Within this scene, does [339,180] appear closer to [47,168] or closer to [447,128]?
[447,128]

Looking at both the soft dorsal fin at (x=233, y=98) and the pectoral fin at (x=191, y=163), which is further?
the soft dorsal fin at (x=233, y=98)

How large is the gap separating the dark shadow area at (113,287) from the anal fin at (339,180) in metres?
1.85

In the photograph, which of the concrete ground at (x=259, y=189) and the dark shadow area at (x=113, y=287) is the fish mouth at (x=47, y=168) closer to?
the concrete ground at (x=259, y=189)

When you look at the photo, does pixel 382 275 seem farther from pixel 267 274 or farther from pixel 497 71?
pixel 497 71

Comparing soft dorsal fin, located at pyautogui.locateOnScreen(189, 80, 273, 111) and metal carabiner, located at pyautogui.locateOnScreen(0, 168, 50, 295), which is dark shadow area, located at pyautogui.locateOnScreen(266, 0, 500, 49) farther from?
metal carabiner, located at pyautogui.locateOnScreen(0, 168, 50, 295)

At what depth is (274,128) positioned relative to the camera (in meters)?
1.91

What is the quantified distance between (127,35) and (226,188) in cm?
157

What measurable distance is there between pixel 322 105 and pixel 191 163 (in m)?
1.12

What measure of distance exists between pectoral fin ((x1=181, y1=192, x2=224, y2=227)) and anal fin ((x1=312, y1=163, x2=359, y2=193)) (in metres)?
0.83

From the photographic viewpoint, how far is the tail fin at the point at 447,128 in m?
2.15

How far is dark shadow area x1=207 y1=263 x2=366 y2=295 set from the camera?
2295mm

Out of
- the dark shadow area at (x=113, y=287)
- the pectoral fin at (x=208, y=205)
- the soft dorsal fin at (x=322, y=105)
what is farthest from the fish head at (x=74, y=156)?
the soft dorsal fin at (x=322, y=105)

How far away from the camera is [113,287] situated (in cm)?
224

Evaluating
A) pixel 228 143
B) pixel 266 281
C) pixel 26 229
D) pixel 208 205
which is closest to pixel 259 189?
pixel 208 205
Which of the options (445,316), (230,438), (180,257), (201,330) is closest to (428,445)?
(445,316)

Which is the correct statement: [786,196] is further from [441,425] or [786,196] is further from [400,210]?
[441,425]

-- -- --

→ Aim
Please reproduce the data word for word, starting at the line that contains "How large is" and running through the end of the data, with both of those ends included.

→ Correct output
How large is the gap separating the dark shadow area at (113,287) from the anal fin at (339,180) in metres?
1.85

In the photograph, which of the concrete ground at (x=259, y=189) and the dark shadow area at (x=113, y=287) is the fish mouth at (x=47, y=168) closer to?
the concrete ground at (x=259, y=189)

When you look at the photo, does pixel 382 275 seem farther from pixel 267 274 or farther from pixel 497 71?
pixel 497 71

Comparing soft dorsal fin, located at pyautogui.locateOnScreen(189, 80, 273, 111) and metal carabiner, located at pyautogui.locateOnScreen(0, 168, 50, 295), which is dark shadow area, located at pyautogui.locateOnScreen(266, 0, 500, 49) farther from?
metal carabiner, located at pyautogui.locateOnScreen(0, 168, 50, 295)

At what depth is (274,128) positioned relative to the camera (in meters)?
1.91

What is the quantified distance between (127,35) and (226,188) in cm?
157

What measurable distance is there between pixel 322 105 and pixel 191 163 (in m)?
1.12

What measure of distance exists between pectoral fin ((x1=181, y1=192, x2=224, y2=227)) and anal fin ((x1=312, y1=163, x2=359, y2=193)) (in metres)?
0.83

From the photographic viewpoint, how far is the tail fin at the point at 447,128 in m?
2.15

How far is dark shadow area x1=207 y1=263 x2=366 y2=295 set from the camera?
2295mm

Out of
- the dark shadow area at (x=113, y=287)
- the pectoral fin at (x=208, y=205)
- the soft dorsal fin at (x=322, y=105)
what is farthest from the fish head at (x=74, y=156)?
the soft dorsal fin at (x=322, y=105)

How far away from the camera is [113,287] situated (in cm)?
224

Evaluating
A) pixel 228 143
B) pixel 266 281
C) pixel 26 229
D) pixel 208 205
which is closest to pixel 259 189?
pixel 208 205
Which of the options (445,316), (230,438), (180,257), (201,330) is closest to (428,445)?
(445,316)

Which is the correct statement: [786,196] is further from [441,425] or [786,196] is further from [400,210]?
[441,425]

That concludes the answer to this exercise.